+++ Passage provided
Herald, 14 September 1881.

In September 1881, Hollenbeck sold 2,000 acres of the tract for $30,000 on a five-year payment plan at 10% annual interest to Joseph S. Phillips, who, four years later, established the town of Covina. Hollenbeck was also treasurer of the county pomological (fruit growers) society, with his successor being Elijah H. Workman, William H.’s elder brother.

In 1884, architect Robert B. Young designed the Hollenbeck Block, completed that fall at the southwest corner of Spring and 2nd streets and comprising four stories with a distinctive corner tower. The anchor ground floor tenant was Benjamin Coulter’s well-known dry-goods store, while the Metropolitan Restaurant took a space on the Second Street portion.

Los Angeles Times, 1 July 1883. Abram E. Pomeroy was, two years later, a co-founder of the town of Puente.
++++++
Extend the passage on Hollenbeck's land sales and building projects in Los Angeles, beginning after its final sentence.
+++ The data
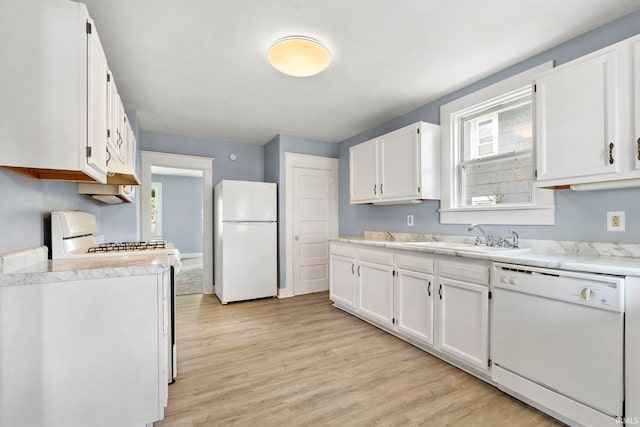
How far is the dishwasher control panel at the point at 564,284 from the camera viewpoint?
1444 millimetres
++++++
▶ **Output of the exercise**:
With an expansive empire, built in under a decade, John died suddenly on 2 September 1885 after an evening playing cards with Elizabeth and then, when getting ready for sleep, said to her, “Isn’t it very warm this to-night?,” before climbing into bed, turning over and had a stroke. The Los Angeles Times of the following day succinctly remarked, “his death is a public calamity.”

It was obviously a deeply personal one for his widow, as well. It may be that lingering symptoms from malaria contracted in Nicaragua led John to make out a will just two weeks prior to his death. The estate was valued at $300,000 and a nephew, Edward, was left with a quarter interest in 3,500 acres of La Puente, while he’d already made property conveyances to other family members.

Los Angeles Mirror, 9 September 1885.

Otherwise, Elizabeth was his sole heir and executrix of the estate and it is notable that, a few months after John died, and one wonders what he would have done with the opportunities afforded in the aftermath, the Atchison, Topeka and Santa Fe Railroad brought a transcontinental line to greater Los Angeles and then worked to build towards the Angel City.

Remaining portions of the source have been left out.